Example 9.1 (Nise)

In this next series of posts, I am going to do a couple of examples from Nise [1] to practice designing different kinds of controllers. Some of these have been solved fully in the textbook, and others are provided as practice problems, so if you cannot read my solutions, please look in the textbook for more clarity. I should note that all my images today were taken from the whiteboard, instead of my customary paper-based figures, because I am also trying to practice good board management for the actual qualifying exam.

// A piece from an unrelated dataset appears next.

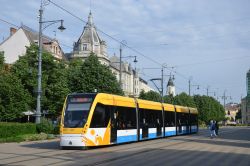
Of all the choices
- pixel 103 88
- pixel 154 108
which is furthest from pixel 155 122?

This first problem practices designing PI controllers, which are good for improving the steady state response of a system. Please refer to my older posts on controller and compensator design for more details of the theory behind the different kinds of controllers. I have also included a table below from [1] which does a nice job of summarizing the different kinds of controllers and when they should be used. Today I will probably do posts for PI, lag, and PD controllers. Next time I will focus on lead, PID and lead-lag controllers.

Fig 1
Figure 1

Example 9.1: Designing an Ideal PI Controller [1]

The objective of this problem is to make the steady state error (in response to a step input) zero. I know that the system has a damping coefficient of 0.174. The problem solution flows as follows:

(1) Solve for the gain that positions the closed loop poles such that the damping coefficient of the system is indeed 0.174. (We can approximate this system as second order because the third root is very fast and far from the dominant complex pair of poles.)

(2) Solve for the steady state error gain, Kp.

(3) Solve for the uncompensated steady state error.

(4) Choose a PI controller with a zero. This is kind of a hybrid PI - lag controller since purely integral control does not have a derivative component by definition but pure lag compensators do not have integrators. We put the zero close to the origin so that it does not shift the root locus significantly (we don’t want to change any aspect of the system’s performance except for the steady state error).

(5) Show that the root locus does not change very much by recalculating the location and angle of the asymptotes of the root locus. Therefore we can use the same closed loop gain, K, to recalculate Kp and show that the steady state error is now 0.

Fig 2
Figure 2

Fig 3
Figure 3


[1] Nise, Norman S. Control Systems Engineering, 4th Ed. John Wiley & Sons, Inc. 2004.